══ PASSAGE TO READ ══
This will be the first post of a serie about numscons, a project I have been working now for a bit more than 6 months. Simply put, numscons is an alternative build system to build numpy/scipy and other python softwares which heavily rely on compiled code. Before talking about numscons, this first post will be a list of problems with the current build system.
Current flaws in distutils/numpy.distutils:
Here are some things that several people, including, would like to be able to do:
- If a package depends on a library, it is difficult to test for the dependency (header, library). In autoconf, it is one line to test for the headers/libraries. With numpy.distutils, you have to use 50 lines of code, and it is quite fragile.
- Not possible to build ctypes extensions in a portable way.
- Not possible to compile different part of a package with different compilation options.
- No dependency system: if you change some C code, the only reliable way to build correctly is to start from scratch.
- CFLAGS/FFLAGS/LDFLAGS do not have the expected semantics : instead of prepending options to the one used for actual compilation, they override the flags, which means that doing something like CFLAGS=”-O3″ will break, since -fPIC and all necessary options to build python extensions are missing.
- The way to use different BLAS/LAPACK/Compilers is arcane, with too many options, which may fail in different ways.
Why not improving the current build system ?
I sent last year an email on the numpy ML explaining the problems I got with distutils and its extensions numpy.distutils. The majority agreed that the current situation was less than ideal, but the people who knew enough about the current system to improve it could not spend a lot of time on it. The current build system is a set of extensions around distutils, the standard package for build/distribution under python. Here lies the first problem: distutils is a big mess. The code is ugly, badly designed, and not documented. In particular:
- Difficult to extend: although in theory, distutils has the Command class which can be inherited from, a lot of magic is going on, and there is not clear public API. Depending on the way you call distutils, the classes have different attributes !!!
- Distutils fundamentally works as a set of commands. You first do that, then that, then that. That’s a wrong model for building softwares; the right model is a DAG of dependencies (ala make). In particular, for numpy/scipy, when you change some C code, the only way to reliably rebuild the package is to start from scratch.
═══
[EXERCISE AIM] Continue the post about numscons and the problems with distutils, starting right after its last sentence.
══ MATERIAL PROVIDED ══
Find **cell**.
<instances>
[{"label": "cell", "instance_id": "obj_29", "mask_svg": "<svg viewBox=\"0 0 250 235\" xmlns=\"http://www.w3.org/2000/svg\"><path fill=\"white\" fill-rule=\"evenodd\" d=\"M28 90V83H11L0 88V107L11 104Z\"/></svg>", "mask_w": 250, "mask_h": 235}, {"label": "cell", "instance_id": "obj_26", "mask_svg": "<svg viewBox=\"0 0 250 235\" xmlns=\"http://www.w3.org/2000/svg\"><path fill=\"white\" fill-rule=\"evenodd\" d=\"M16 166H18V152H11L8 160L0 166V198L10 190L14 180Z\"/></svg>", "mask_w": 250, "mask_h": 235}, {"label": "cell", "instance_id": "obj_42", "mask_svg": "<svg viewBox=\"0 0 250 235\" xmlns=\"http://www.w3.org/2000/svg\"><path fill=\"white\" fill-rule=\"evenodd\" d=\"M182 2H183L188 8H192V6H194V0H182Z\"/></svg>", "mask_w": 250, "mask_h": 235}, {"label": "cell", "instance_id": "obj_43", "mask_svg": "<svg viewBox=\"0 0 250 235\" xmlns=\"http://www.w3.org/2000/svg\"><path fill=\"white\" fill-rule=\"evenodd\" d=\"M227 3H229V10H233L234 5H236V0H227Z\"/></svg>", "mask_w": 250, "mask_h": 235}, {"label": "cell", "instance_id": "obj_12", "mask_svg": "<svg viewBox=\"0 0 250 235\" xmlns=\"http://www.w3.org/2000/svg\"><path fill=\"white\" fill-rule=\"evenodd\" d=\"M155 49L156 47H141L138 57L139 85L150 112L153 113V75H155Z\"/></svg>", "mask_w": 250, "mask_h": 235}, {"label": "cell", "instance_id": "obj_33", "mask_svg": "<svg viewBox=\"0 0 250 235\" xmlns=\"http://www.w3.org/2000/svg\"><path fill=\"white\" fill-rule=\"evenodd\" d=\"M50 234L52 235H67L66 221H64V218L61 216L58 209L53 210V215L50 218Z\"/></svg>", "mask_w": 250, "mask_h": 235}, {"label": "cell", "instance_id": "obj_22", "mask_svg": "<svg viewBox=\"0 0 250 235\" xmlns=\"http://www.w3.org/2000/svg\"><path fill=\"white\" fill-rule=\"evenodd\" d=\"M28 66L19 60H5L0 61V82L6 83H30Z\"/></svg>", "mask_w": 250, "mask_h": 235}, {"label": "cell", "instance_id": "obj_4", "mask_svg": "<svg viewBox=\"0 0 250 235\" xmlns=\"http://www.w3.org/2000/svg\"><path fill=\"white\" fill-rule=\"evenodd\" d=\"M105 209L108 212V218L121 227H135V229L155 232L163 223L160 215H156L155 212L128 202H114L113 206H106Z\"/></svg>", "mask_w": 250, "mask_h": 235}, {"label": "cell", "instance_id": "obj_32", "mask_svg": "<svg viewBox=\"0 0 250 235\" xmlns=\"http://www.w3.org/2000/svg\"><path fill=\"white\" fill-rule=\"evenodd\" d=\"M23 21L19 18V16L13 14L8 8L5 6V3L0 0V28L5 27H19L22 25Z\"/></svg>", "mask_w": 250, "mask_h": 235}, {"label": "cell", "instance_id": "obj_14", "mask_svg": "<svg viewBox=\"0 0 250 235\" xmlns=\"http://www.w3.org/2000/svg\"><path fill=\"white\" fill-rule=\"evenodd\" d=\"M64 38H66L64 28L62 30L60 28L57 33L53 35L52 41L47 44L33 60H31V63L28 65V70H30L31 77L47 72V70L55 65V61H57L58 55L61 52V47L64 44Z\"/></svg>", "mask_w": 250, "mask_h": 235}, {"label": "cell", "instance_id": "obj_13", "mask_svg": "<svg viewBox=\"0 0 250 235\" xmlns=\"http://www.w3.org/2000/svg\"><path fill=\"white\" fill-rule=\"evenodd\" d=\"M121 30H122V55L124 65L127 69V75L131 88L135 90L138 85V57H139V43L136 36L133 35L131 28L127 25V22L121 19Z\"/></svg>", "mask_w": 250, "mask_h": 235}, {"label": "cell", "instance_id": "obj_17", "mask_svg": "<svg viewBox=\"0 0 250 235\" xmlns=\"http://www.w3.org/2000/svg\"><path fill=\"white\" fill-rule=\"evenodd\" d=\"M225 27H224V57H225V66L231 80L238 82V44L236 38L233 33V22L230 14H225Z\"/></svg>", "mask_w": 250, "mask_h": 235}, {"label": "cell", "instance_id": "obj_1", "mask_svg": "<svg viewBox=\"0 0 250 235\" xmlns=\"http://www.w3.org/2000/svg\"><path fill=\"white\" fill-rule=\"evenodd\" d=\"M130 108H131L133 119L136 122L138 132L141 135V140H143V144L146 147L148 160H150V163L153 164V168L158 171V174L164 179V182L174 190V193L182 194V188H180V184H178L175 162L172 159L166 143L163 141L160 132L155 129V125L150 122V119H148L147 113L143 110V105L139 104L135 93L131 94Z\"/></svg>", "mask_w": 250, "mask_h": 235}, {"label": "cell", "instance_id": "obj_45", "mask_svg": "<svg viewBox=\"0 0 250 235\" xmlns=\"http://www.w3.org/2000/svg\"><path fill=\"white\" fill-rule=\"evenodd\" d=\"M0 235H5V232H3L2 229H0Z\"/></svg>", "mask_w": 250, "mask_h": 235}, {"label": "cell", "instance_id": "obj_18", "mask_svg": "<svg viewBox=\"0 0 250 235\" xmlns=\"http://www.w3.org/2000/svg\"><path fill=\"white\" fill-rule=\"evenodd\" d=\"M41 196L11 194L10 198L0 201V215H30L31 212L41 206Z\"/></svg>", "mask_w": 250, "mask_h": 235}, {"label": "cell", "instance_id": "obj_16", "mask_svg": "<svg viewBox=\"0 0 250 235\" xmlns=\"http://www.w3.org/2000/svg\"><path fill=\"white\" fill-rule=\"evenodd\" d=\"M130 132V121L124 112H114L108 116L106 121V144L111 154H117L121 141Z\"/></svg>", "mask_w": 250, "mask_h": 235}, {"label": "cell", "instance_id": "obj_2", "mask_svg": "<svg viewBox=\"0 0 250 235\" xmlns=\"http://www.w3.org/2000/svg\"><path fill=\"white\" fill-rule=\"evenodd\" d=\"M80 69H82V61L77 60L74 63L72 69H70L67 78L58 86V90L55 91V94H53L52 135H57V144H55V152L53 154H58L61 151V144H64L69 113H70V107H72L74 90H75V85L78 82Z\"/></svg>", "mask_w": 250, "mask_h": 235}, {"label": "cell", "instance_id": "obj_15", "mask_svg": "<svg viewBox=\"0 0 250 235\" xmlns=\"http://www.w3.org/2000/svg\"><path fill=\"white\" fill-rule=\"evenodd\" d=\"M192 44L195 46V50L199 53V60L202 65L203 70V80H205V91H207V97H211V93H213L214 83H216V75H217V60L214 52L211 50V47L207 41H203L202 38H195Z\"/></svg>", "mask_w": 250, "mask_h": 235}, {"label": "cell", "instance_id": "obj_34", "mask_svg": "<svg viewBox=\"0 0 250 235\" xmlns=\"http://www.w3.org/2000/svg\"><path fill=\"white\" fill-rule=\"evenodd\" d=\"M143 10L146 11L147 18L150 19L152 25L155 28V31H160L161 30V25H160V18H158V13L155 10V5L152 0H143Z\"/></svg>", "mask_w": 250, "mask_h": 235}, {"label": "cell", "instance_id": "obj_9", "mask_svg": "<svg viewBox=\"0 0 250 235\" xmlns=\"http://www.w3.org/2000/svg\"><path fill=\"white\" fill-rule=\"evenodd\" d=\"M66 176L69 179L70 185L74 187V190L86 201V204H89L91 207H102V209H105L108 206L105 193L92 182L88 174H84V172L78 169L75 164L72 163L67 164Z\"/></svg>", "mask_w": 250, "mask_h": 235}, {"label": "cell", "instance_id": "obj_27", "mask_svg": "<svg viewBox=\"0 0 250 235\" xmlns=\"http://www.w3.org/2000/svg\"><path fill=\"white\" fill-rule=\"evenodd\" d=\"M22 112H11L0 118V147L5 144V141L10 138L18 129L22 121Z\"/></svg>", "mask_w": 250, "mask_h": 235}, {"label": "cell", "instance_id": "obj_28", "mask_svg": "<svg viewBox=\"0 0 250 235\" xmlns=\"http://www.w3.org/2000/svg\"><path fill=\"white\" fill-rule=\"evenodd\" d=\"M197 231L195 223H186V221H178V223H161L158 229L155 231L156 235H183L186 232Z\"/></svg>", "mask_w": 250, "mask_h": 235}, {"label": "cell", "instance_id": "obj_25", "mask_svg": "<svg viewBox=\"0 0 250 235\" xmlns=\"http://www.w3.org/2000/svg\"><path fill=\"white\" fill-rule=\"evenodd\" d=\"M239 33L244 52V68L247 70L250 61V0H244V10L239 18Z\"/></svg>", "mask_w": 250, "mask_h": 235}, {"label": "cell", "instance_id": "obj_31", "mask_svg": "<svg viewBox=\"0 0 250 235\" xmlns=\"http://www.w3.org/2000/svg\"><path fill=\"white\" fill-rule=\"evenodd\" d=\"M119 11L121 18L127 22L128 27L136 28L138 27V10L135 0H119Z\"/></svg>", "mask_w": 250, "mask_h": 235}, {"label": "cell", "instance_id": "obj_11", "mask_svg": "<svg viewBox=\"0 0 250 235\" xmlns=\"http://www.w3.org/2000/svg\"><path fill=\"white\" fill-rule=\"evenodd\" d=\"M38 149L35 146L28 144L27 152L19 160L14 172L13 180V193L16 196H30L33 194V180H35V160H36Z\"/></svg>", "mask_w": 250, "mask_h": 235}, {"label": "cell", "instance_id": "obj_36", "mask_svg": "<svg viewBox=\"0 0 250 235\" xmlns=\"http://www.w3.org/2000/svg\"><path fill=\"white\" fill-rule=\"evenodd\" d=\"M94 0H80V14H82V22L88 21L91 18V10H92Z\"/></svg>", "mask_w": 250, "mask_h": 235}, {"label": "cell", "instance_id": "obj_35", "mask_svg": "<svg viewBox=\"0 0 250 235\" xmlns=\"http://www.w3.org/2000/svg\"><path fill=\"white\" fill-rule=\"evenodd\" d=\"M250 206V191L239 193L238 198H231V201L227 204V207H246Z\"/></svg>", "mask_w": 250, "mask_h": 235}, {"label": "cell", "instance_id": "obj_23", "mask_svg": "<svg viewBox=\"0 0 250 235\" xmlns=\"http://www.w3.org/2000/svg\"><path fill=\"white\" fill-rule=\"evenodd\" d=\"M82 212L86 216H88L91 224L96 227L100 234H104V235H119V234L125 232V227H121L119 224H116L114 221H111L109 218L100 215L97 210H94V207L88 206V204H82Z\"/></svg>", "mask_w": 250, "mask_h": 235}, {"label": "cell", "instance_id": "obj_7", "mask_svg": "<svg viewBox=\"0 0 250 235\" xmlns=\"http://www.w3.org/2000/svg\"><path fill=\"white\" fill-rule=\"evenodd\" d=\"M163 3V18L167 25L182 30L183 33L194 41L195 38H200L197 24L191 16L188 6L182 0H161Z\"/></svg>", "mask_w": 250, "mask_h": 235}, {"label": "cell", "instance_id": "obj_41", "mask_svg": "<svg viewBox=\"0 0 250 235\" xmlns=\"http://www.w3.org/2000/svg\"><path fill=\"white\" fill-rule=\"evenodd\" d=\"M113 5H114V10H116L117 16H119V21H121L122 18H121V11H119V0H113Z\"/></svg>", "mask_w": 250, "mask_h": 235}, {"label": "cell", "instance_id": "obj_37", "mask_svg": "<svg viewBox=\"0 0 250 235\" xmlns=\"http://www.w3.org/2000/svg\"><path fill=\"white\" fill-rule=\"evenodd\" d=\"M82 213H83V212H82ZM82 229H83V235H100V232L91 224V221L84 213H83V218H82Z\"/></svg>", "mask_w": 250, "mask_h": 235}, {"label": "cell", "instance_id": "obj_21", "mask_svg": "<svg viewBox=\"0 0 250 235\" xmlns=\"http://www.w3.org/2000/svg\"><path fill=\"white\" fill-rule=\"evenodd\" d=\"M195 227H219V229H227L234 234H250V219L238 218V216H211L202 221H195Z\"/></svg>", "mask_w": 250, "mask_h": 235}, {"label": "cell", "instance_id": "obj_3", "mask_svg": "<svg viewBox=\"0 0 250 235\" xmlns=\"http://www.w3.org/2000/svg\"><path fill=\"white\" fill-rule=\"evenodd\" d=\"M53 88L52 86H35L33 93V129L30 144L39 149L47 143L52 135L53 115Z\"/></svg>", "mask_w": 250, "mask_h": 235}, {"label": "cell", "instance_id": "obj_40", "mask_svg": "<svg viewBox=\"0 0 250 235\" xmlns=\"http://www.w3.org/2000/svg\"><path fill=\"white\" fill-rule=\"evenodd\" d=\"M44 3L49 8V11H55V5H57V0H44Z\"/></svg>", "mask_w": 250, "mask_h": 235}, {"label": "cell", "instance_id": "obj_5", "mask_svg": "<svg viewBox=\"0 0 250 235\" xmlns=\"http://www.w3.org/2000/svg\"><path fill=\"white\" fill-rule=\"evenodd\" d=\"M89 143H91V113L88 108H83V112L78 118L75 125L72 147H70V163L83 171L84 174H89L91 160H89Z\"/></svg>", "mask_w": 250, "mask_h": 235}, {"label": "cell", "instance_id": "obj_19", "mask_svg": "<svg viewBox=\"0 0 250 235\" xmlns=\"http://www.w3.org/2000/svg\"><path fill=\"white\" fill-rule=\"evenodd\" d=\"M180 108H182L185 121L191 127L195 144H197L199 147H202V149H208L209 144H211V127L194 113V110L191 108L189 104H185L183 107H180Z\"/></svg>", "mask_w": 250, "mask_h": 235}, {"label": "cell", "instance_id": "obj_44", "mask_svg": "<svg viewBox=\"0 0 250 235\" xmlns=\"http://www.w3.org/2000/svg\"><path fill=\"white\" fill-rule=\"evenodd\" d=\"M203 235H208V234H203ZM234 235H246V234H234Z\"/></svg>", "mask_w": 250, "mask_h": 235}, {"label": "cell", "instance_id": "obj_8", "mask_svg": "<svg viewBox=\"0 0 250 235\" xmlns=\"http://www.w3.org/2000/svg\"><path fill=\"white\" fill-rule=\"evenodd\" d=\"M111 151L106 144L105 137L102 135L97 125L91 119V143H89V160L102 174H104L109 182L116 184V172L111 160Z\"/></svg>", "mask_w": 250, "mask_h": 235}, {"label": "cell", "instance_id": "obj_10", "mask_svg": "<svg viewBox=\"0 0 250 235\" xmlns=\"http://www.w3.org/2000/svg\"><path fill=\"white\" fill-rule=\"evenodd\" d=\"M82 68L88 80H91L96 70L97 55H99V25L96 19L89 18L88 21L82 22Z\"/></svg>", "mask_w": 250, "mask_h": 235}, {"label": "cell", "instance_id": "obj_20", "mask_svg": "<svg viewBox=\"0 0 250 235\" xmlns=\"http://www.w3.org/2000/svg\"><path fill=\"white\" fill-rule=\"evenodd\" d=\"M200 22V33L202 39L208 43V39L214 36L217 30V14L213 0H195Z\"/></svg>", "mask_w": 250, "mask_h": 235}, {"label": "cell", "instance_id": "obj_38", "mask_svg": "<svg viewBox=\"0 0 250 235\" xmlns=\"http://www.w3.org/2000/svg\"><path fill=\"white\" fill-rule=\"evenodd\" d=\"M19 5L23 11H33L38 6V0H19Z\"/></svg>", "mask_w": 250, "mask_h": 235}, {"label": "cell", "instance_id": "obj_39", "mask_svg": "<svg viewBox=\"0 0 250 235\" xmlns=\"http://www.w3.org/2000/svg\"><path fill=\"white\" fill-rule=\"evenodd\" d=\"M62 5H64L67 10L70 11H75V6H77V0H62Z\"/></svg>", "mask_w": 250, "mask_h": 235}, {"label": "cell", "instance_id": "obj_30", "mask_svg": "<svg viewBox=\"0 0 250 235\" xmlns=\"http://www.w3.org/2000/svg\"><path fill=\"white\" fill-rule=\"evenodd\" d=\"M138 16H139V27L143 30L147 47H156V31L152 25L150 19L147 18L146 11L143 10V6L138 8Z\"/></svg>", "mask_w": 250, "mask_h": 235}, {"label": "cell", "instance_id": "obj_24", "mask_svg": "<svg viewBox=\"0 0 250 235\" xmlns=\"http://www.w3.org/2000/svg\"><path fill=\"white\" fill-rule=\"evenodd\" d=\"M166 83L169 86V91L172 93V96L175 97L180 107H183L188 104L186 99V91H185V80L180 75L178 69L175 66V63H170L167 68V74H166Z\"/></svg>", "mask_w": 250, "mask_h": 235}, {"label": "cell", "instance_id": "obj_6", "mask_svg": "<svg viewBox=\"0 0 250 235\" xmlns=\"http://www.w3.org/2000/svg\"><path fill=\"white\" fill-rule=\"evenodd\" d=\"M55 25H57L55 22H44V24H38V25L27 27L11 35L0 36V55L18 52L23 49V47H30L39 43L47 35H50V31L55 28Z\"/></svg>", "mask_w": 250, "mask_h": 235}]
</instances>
═══
[YOUR RESPONSE]
- the compilation options are spread everywhere in the code. Depending on the platform, it is available in distutils.sysconfig (UNIX) or not (windows). On the later, it is not possible to retrieve the options for compilation. This, combined with the lack of extensibility means simple things like building ctypes extensions is much more difficult than it should be.
Using scons to build compiled extensions:
For this reason, I thought it may be better to use a build system which knows about dependencies and compiled code, and preferably in python. The most known contender with those characteristics is scons. scons is a make replacement, written 100% in python. In particular:
- scons is built around the DAG concept. Its dependency system is top-notch: if you change link option, it will only relink; if header files change, scons automatically detects it.
- scons has a primitive but working system to check for dependencies (check for headers, libraries, etc…). It works like autoconf, that is instead of looking for files, it tries to build code snippets. This is much more robust than the current numpy.distutils ways, because if for example your blas/lapack is buggy, you can detect it. Since many people build their own blas/lapack for numpy/scipy, and get it wrong, this is important
- scons is heavily commented, reasonably well documented, and some relatively high-profiles companies are using it, so it is a proven software (vmware uses for some of its main products, Intel uses it, Doom and all Id-softwares on Linux are built with scons; it seems that generally, scons is quite popular in the gaming community, both open source and proprietary).
Scons has also some disadvantages:
- It uses ancient python (compatible with 1.5.2). This has many consequences which are unfortunate IMO, and the advantages of compatibility are outweights by its disadvantages IMO. In particular, some code is quite arcane because of it (use of apply instead of the foo(*args, **kw) idiom).
- A lot of things are ‘unpythonic’, and a lot of the logic in harcoded in the main callee, meaning you cannot really use it as a library within your project. You have to let scons drive the whole process.
- It misses a lot of essential features for packaging, meaning it is not often used for open source projects.
- It is relatively slow, although this is not a big problem for numpy/scipy.
- scons developers community is not large: it is mainly the job of 2-3 people, and I believe this is partly a consequence of 1 and 3.
Nevertheless, I decided to use scons, and I believe it was the right choice. One thing which pleased me is that instead of improving numpy.distutils, a fragile system that nobody outside numpy/scipy will use anyway, I instead spend time implementing missing features in scons, some of which are already integrated upstream (better fortran support, better support of some fortran compilers, etc…). This way, everybody can benefit of those new features.
Next post in the serie will be about the features I was interested in implementing in numscons, and how I implemented them.